I really wanted to contribute to the effort, and pretty much just sat in a car in an underground garage for four days, listening to the dispatcher for an assignment. I had one call on Monday, and drove three elderly visitors ten blocks from the Garden to their hotel. Oh, and one cancellation. That was it.

I didn't get to visit the floor of the convention, as we were promised we would. In fact, I didn't even get to hear the speakers via radio, as I had to stay glued to the dispatcher. Hell, they allowed several pro-fascist protestors within feet of the Vice President. But I was locked out.

The most excitement I got was hearing other drivers' instructions:

Proceed to [hotel]. You're picking up John McCain. You're taking him to the VIP entrance on 33rd.

Not to say that I was expecting to meet bigwigs and celebrities. But I was looking forward to casual chatting with delegates about their home states and about their experience in New York.

I came close: I was sent to pick up Senator Sam Brownback from the Box Tree hotel. I was all psyched to chat with him about Kansas and NASA. I parked the car on 49th Street and stood there waiting for an hour and a half.
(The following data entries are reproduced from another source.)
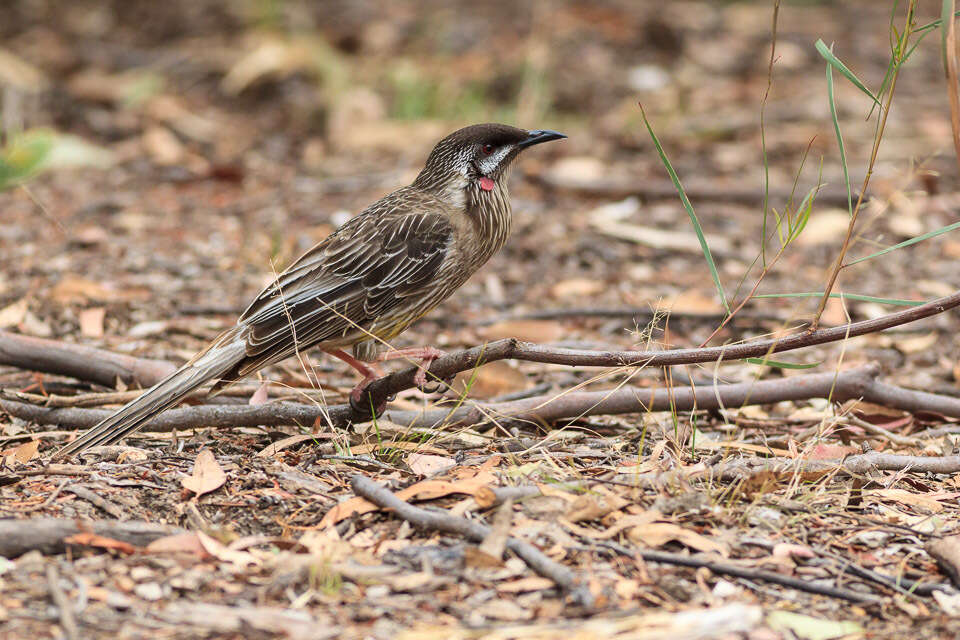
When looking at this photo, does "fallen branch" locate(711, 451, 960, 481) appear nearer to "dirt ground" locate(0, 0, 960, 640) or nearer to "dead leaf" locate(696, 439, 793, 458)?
"dirt ground" locate(0, 0, 960, 640)

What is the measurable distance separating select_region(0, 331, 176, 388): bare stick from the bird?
15.8 inches

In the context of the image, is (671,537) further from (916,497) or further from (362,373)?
(362,373)

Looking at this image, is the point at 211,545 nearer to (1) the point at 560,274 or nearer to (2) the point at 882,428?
(2) the point at 882,428

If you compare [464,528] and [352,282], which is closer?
[464,528]

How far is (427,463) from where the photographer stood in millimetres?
4262

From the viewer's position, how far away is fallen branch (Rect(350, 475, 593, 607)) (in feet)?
10.8

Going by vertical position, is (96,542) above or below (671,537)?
above

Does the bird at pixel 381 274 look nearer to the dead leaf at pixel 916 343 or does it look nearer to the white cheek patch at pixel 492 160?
the white cheek patch at pixel 492 160

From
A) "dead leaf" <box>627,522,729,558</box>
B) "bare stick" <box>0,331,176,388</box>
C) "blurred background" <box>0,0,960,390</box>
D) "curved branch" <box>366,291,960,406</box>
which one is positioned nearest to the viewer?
"dead leaf" <box>627,522,729,558</box>

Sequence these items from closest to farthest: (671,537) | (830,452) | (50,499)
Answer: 1. (671,537)
2. (50,499)
3. (830,452)

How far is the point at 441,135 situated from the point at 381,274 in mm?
4781


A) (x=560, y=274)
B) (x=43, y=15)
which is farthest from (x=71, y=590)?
(x=43, y=15)

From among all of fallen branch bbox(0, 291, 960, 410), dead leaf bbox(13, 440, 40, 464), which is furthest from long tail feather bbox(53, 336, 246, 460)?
fallen branch bbox(0, 291, 960, 410)

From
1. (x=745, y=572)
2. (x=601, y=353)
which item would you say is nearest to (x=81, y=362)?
(x=601, y=353)
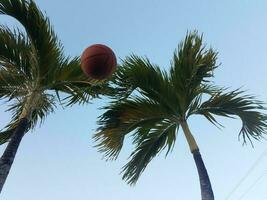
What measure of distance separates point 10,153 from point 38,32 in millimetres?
2521

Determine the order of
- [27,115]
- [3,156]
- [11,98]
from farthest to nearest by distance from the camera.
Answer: [11,98], [27,115], [3,156]

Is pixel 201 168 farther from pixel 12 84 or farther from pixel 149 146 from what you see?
pixel 12 84

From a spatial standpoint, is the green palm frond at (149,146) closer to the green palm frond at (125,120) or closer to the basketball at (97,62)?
the green palm frond at (125,120)

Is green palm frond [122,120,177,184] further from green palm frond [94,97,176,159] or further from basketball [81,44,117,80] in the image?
basketball [81,44,117,80]

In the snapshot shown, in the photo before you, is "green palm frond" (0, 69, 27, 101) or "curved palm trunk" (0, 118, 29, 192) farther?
"green palm frond" (0, 69, 27, 101)

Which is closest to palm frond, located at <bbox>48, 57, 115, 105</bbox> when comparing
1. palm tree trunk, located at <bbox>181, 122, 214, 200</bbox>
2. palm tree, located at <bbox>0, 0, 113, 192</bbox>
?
palm tree, located at <bbox>0, 0, 113, 192</bbox>

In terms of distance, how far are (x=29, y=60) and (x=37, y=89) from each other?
616 millimetres

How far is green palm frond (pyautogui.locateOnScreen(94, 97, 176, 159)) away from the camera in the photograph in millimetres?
7961

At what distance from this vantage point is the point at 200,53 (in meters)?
7.95

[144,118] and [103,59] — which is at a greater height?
[103,59]

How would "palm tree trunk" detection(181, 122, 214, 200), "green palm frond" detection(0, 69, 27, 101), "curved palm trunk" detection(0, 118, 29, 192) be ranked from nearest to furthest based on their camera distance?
"curved palm trunk" detection(0, 118, 29, 192) → "palm tree trunk" detection(181, 122, 214, 200) → "green palm frond" detection(0, 69, 27, 101)

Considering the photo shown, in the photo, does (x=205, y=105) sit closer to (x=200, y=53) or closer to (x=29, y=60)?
(x=200, y=53)

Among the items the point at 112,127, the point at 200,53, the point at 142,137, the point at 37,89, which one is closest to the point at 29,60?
the point at 37,89

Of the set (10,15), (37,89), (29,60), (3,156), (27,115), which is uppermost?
(10,15)
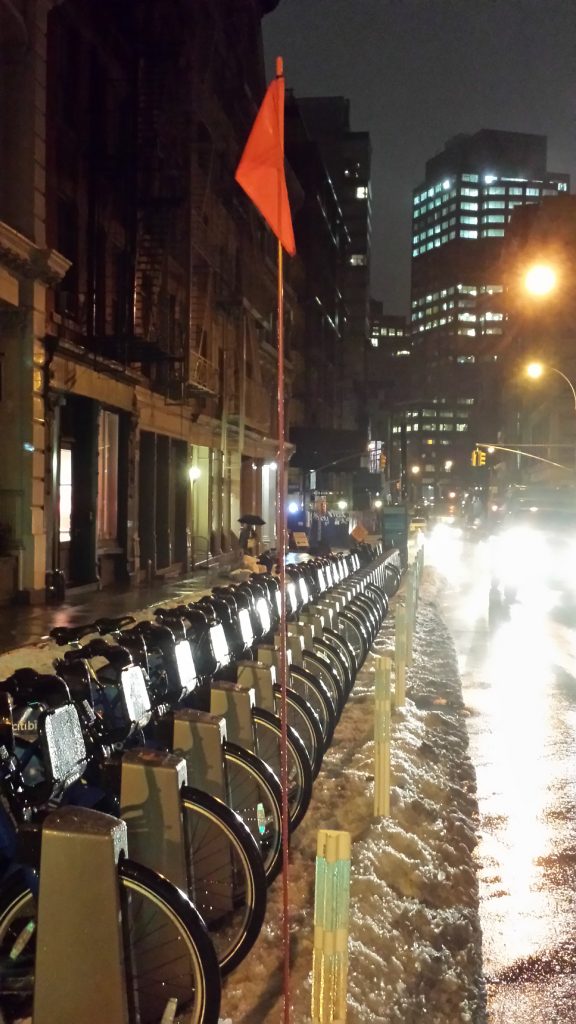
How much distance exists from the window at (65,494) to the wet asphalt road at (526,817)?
8254 mm

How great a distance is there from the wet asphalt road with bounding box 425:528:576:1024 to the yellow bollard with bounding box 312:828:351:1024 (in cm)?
100

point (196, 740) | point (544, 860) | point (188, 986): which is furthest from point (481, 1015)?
point (544, 860)

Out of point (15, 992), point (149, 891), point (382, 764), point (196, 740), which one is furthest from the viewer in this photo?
point (382, 764)

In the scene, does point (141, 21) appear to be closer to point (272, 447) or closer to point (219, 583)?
point (219, 583)

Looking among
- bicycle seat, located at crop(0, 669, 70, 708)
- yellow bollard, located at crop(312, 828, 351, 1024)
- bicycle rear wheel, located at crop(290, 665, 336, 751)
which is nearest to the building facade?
bicycle rear wheel, located at crop(290, 665, 336, 751)

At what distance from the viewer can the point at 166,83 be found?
20156 mm

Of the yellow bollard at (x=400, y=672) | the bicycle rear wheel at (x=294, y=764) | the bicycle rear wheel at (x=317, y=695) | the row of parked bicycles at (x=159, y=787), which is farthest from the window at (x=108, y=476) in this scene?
the bicycle rear wheel at (x=294, y=764)

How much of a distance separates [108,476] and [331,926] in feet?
60.1

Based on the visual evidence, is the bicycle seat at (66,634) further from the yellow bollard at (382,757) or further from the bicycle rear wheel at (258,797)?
the yellow bollard at (382,757)

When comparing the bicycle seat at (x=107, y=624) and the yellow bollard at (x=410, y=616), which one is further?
the yellow bollard at (x=410, y=616)

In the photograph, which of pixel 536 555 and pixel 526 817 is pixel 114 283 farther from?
pixel 526 817

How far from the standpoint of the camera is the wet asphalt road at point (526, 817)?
414 centimetres

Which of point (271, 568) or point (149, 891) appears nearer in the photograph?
point (149, 891)

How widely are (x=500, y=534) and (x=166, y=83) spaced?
1234 cm
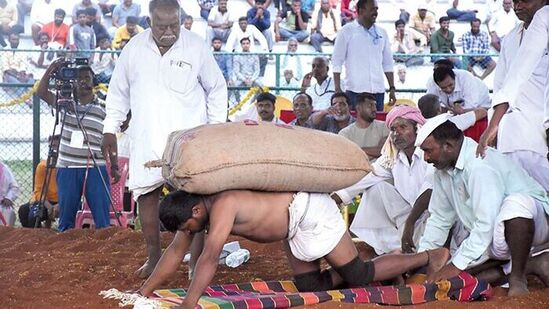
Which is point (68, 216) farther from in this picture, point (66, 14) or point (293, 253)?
point (66, 14)

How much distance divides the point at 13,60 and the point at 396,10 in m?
7.56

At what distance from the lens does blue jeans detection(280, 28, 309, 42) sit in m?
17.1

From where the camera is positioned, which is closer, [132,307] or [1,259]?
[132,307]

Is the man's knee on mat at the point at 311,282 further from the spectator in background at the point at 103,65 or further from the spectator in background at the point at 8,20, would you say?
the spectator in background at the point at 8,20

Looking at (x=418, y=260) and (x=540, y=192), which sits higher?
(x=540, y=192)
The call was finally cancelled.

Some other driver got a call to take somebody to Brooklyn. Gee, I would have liked that, since I'm a big Brooklyn booster, and know my way around. At least it would be an interesting drive.

There was one interesting facet to the experience: going through security. Taking your car across 33rd Street from 9th to 8th was akin to driving through a Beirut checkpoint. You had dogs sniffing your car, bomb detectors passed over, under and around, you had to show three different kinds of ID, and answer a bunch of questions. Interesting for me; I wonder if delegates were unnerved by it.

I guess it was effective, if nothing else. No terrorist attacks. No significant protestor problems. Congrats, NYPD. I always knew the anarchists would regret ever showing their pimply faces in my town. This ain't Seattle, you antiglobalization freaks!

Any way, sitting in the car with the A/C on (which was necessary in the hot garage), gave me a terrible cold. I had to bow out after Monday night. Ironically, as I was leaving, I finally received my Secret Service photo ID badge. My sole souvenir.

Never even got the official volunteer shirt. Oh well. So much for volunteering.